The students received feedback every other week from an expert team which included care coordinators from Kwadrant, remedial educationalists and also a psychologist specialised in autism, professor dr. Herbert Roeyers, who explained to the students how people with ASD perceives the world, and what their needs are.
From concept to design
That was really informative”, says Kaat. “It gave us a real insight into how we needed to approach our design. We decided to work on seating with rounded shapes. Corners have hard edges, which can be perceived as disturbing, almost aggressive even. With “sitting together apart”, pupils can see everything, whilst not being seen themselves.
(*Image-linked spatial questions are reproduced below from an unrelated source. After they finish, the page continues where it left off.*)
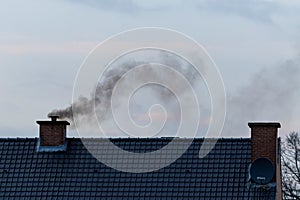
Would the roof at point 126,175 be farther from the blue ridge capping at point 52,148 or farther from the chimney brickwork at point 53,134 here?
the chimney brickwork at point 53,134

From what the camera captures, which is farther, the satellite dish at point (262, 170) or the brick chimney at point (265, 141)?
the brick chimney at point (265, 141)

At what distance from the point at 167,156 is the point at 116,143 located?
2.17 meters

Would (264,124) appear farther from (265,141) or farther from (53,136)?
(53,136)

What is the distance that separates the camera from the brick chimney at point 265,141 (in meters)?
39.8

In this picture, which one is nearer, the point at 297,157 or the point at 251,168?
the point at 251,168

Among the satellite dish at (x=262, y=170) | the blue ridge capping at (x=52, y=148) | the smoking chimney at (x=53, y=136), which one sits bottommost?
the satellite dish at (x=262, y=170)

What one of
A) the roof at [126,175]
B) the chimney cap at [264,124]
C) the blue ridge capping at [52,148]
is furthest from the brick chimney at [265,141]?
the blue ridge capping at [52,148]

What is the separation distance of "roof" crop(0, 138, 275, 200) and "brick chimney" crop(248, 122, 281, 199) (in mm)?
602

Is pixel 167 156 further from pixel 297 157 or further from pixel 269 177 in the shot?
pixel 297 157

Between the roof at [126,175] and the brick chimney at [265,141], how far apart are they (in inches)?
23.7

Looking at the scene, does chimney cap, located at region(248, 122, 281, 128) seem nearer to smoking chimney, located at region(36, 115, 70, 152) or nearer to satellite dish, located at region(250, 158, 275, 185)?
satellite dish, located at region(250, 158, 275, 185)

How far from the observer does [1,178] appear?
4106 cm

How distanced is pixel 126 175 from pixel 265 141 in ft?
17.3

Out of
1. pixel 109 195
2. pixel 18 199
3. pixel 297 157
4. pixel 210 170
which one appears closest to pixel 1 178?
pixel 18 199
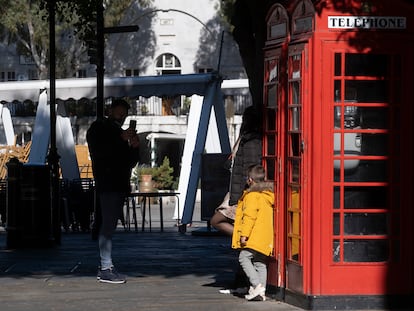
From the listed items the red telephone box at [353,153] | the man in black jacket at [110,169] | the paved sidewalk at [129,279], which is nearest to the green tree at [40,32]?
the paved sidewalk at [129,279]

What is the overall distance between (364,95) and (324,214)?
1072 mm

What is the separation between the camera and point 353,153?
10.4m

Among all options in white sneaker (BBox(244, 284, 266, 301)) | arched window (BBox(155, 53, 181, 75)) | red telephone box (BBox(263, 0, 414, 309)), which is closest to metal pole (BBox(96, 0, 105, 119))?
white sneaker (BBox(244, 284, 266, 301))

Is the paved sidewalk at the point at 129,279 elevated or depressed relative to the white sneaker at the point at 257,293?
depressed

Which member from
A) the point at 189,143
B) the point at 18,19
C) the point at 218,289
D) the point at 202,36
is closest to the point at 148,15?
the point at 202,36

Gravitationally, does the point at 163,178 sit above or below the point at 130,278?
below

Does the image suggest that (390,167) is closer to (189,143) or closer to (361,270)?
(361,270)

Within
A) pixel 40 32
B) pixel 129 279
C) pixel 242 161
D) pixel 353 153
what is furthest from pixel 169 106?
pixel 353 153

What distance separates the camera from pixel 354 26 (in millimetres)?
10188

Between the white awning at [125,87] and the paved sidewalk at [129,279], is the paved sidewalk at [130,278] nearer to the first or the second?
the paved sidewalk at [129,279]

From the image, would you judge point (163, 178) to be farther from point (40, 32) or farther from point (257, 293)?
point (257, 293)

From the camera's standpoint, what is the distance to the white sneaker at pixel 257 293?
430 inches

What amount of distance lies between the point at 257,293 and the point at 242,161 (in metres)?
1.27

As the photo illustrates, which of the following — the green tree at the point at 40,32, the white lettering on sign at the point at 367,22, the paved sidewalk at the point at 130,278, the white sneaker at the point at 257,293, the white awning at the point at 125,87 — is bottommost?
the paved sidewalk at the point at 130,278
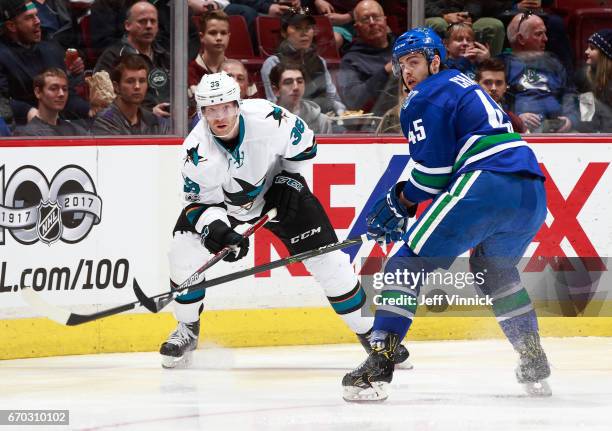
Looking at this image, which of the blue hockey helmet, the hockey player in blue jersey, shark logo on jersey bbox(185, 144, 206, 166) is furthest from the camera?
shark logo on jersey bbox(185, 144, 206, 166)

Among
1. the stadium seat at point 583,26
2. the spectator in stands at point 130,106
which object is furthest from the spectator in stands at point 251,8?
the stadium seat at point 583,26

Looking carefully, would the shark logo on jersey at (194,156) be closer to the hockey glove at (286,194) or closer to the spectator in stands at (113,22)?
the hockey glove at (286,194)

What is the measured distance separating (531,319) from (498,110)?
686mm

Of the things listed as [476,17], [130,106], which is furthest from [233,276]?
[476,17]

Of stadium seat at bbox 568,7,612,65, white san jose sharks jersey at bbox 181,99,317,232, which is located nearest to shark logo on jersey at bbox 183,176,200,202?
white san jose sharks jersey at bbox 181,99,317,232

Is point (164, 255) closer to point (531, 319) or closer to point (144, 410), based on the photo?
point (144, 410)

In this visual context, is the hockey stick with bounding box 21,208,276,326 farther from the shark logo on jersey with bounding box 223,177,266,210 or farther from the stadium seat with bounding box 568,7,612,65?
the stadium seat with bounding box 568,7,612,65

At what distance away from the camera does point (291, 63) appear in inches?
217

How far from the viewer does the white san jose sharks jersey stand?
4.41m

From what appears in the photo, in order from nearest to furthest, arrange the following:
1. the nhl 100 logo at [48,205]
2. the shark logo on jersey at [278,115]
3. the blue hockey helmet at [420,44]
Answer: the blue hockey helmet at [420,44] → the shark logo on jersey at [278,115] → the nhl 100 logo at [48,205]

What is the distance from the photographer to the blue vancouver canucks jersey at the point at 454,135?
3.67m

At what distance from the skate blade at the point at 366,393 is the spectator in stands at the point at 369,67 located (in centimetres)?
208

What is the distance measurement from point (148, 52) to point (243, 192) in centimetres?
113

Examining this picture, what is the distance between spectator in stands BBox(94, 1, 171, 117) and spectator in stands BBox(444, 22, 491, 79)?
51.7 inches
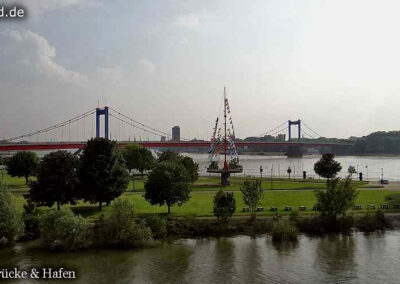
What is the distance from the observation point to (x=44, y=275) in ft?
85.3

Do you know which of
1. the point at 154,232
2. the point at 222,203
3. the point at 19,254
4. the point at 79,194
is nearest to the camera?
the point at 19,254

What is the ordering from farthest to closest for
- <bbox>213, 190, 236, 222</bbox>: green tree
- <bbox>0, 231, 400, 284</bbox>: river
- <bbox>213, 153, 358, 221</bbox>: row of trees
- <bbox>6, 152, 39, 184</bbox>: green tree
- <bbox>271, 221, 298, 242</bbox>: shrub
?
<bbox>6, 152, 39, 184</bbox>: green tree
<bbox>213, 153, 358, 221</bbox>: row of trees
<bbox>213, 190, 236, 222</bbox>: green tree
<bbox>271, 221, 298, 242</bbox>: shrub
<bbox>0, 231, 400, 284</bbox>: river

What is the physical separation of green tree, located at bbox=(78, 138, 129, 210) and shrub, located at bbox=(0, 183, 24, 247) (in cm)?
870

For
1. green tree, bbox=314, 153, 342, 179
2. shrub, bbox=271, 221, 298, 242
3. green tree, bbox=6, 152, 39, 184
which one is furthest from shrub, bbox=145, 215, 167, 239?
green tree, bbox=6, 152, 39, 184

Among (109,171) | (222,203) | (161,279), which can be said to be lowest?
(161,279)

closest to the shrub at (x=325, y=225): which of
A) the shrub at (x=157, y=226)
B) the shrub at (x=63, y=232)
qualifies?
the shrub at (x=157, y=226)

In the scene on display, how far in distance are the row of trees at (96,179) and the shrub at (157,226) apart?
3684mm

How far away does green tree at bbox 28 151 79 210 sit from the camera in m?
38.5

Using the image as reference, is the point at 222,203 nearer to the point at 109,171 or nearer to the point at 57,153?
the point at 109,171

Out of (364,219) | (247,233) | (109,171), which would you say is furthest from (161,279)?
(364,219)

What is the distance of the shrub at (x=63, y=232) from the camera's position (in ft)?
102

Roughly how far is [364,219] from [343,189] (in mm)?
3442

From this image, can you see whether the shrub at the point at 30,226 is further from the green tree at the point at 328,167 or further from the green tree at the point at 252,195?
the green tree at the point at 328,167

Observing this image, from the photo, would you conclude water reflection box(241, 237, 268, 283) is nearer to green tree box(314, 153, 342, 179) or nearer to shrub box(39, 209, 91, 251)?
shrub box(39, 209, 91, 251)
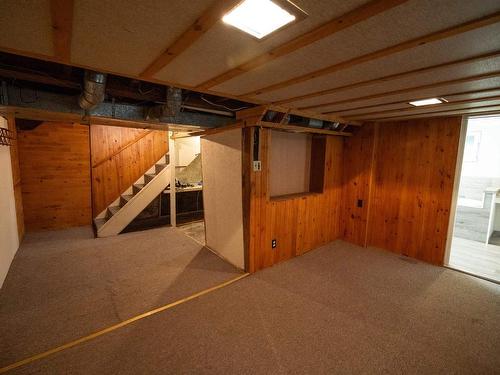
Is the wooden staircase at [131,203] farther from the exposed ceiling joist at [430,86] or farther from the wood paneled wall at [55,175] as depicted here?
the exposed ceiling joist at [430,86]

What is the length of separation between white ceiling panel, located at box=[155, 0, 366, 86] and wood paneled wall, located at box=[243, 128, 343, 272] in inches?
47.7

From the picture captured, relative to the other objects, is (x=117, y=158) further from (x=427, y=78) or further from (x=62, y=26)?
(x=427, y=78)

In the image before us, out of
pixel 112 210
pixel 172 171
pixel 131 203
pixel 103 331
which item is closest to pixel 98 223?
pixel 112 210

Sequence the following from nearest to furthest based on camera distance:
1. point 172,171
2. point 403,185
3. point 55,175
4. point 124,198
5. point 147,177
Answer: point 403,185, point 55,175, point 172,171, point 124,198, point 147,177

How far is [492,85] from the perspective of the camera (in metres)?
1.66

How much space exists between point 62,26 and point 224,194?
2.37 meters

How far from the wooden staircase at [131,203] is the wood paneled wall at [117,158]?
0.61ft

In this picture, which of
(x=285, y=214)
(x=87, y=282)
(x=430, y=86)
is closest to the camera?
(x=430, y=86)

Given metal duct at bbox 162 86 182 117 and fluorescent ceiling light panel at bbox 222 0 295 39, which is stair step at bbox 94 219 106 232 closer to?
metal duct at bbox 162 86 182 117

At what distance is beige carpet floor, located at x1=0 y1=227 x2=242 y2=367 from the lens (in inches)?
75.6

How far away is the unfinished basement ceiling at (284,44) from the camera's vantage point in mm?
880

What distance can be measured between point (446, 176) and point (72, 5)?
13.2 feet

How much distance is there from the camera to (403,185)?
3441 millimetres

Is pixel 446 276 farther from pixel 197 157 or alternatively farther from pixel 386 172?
pixel 197 157
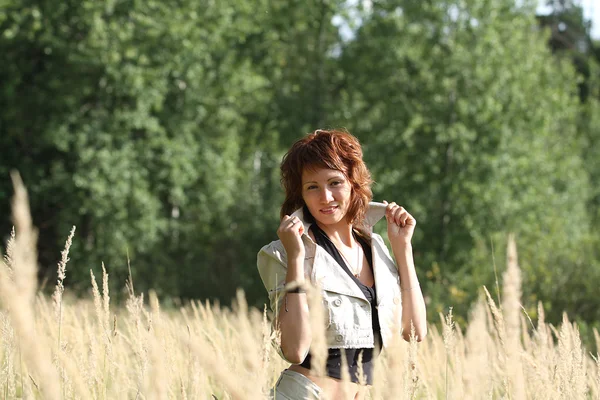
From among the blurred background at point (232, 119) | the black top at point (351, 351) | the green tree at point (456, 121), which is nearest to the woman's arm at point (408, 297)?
the black top at point (351, 351)

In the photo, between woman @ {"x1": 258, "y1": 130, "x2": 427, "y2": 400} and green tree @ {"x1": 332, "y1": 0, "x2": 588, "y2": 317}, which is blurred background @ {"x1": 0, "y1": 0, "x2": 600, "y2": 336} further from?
woman @ {"x1": 258, "y1": 130, "x2": 427, "y2": 400}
This prevents them from becoming overstimulated, but at the same time they are still sufficiently challenged.”
There is also the technical side of things of course. Nathan Van den Bossche explains in more detail: “As an architect, you must be able to defend the choices you make. You come into contact with all sorts of people. This is something our students have to learn: we take them out of their comfort zone and teach them use a concept rather than a certain form or design as their starting point. If you create a nice shape but it proves to be unrealistic, then that has to be the end of the story. This is why it was important that the teams worked very closely with the architectural concrete manufacturer Decomo. They had to conduct all the negotiations themselves and this taught them how to defend their choices.”
Kaat’s team, for example, were adamant that they wanted to keep the rounded forms that were part of their design. “it is so much easier for a manufacturer to work with straight lines and corners. At moments like that, you have to remain focussed on the end result that you want to achieve.” As well as receiving practical assistance, the student teams also got the chance to see the production process in the factory itself.
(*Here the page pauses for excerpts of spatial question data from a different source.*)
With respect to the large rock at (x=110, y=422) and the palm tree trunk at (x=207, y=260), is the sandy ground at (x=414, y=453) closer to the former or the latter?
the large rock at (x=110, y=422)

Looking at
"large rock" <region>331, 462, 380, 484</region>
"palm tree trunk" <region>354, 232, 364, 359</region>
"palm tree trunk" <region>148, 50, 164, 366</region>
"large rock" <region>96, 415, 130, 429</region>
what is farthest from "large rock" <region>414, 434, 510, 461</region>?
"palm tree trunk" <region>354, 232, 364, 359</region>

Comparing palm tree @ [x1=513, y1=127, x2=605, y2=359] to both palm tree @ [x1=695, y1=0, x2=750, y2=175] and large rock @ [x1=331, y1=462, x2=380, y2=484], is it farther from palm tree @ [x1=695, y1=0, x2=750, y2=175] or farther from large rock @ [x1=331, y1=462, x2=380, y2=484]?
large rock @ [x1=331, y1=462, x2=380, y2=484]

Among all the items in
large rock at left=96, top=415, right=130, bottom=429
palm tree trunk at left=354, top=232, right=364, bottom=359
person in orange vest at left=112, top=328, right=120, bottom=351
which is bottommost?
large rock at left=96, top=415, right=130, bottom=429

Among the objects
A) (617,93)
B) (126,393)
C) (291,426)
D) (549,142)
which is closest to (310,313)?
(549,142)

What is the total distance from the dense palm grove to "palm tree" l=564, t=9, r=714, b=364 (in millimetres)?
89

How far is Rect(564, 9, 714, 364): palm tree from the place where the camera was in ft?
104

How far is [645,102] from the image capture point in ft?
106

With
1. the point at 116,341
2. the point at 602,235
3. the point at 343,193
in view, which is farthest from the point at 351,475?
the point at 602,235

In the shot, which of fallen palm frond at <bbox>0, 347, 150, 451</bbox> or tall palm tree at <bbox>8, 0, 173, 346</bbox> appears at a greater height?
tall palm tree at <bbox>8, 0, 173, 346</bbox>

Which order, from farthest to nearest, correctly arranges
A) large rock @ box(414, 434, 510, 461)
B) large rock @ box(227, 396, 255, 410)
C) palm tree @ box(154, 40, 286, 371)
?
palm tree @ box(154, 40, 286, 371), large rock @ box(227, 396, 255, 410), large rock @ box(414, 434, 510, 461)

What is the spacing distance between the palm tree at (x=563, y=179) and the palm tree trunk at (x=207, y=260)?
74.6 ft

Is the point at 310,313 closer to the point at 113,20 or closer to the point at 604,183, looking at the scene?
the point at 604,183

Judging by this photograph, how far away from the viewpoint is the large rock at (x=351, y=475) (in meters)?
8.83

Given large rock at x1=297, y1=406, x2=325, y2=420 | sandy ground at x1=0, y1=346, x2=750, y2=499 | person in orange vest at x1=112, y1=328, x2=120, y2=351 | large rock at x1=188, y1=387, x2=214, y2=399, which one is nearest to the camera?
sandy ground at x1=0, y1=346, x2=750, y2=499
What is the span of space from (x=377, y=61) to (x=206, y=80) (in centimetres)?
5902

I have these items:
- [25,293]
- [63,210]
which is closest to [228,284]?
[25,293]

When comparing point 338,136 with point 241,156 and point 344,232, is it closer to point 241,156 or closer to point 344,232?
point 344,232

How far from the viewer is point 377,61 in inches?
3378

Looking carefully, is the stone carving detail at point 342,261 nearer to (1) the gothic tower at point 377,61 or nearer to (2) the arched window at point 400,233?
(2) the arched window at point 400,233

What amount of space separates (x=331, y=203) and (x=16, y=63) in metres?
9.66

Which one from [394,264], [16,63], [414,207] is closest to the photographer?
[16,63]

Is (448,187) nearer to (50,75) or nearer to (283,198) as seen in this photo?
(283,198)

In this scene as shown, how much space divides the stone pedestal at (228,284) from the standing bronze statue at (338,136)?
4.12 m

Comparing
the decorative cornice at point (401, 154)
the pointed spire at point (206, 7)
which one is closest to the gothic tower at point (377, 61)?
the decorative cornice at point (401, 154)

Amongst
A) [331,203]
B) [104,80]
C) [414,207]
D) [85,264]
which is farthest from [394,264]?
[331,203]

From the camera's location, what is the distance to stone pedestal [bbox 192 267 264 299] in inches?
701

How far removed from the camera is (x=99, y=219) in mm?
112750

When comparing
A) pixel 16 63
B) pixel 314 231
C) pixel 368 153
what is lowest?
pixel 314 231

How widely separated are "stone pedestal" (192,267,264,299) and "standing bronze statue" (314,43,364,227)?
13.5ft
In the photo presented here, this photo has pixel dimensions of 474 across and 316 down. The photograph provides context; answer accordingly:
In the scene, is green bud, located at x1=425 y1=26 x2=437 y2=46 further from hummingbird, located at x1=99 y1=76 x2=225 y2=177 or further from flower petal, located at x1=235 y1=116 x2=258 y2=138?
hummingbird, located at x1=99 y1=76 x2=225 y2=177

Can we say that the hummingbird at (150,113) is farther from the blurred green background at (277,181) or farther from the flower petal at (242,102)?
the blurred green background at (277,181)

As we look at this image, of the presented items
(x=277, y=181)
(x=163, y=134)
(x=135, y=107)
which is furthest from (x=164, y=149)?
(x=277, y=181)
Kaat: “We saw how they made the formwork – the mold into which concrete is poured, what exactly happens with the concrete granules, and how they add granules and colour pigments. For a designer that is incredibly interesting: it gives you a far better understanding of both the technical possibilities and the limitations.”
Kaat Janssen graduated last year as a civil engineer-architect. This academic year she has started to work on her doctorate in the Department of Architecture and Urban Planning. In her free time she likes to box, play guitar and read poetry, and she also loves to travel.
Prof. dr. ir. arch. Nathan Van Den Bossche is associate professor of building science (Faculty of Engineering and Architecture). He conducts experimental and numerical research into innovative facade systems, renovation strategies and patrimony, and has worked as expert construction engineering consultant on projects by Zaha Hadid Architects, Renzo Piano, Ian Simpson, Jaspers-Eyers and Stephane Beel, among others. He is currently working with the Politecnico di Milano, advising them on the impact of climate change on the conservation of the Duomo cathedral in Milan and researching the potential of fungus as an insulation material – which means that he’s consuming inordinate amounts of coffee and pasta.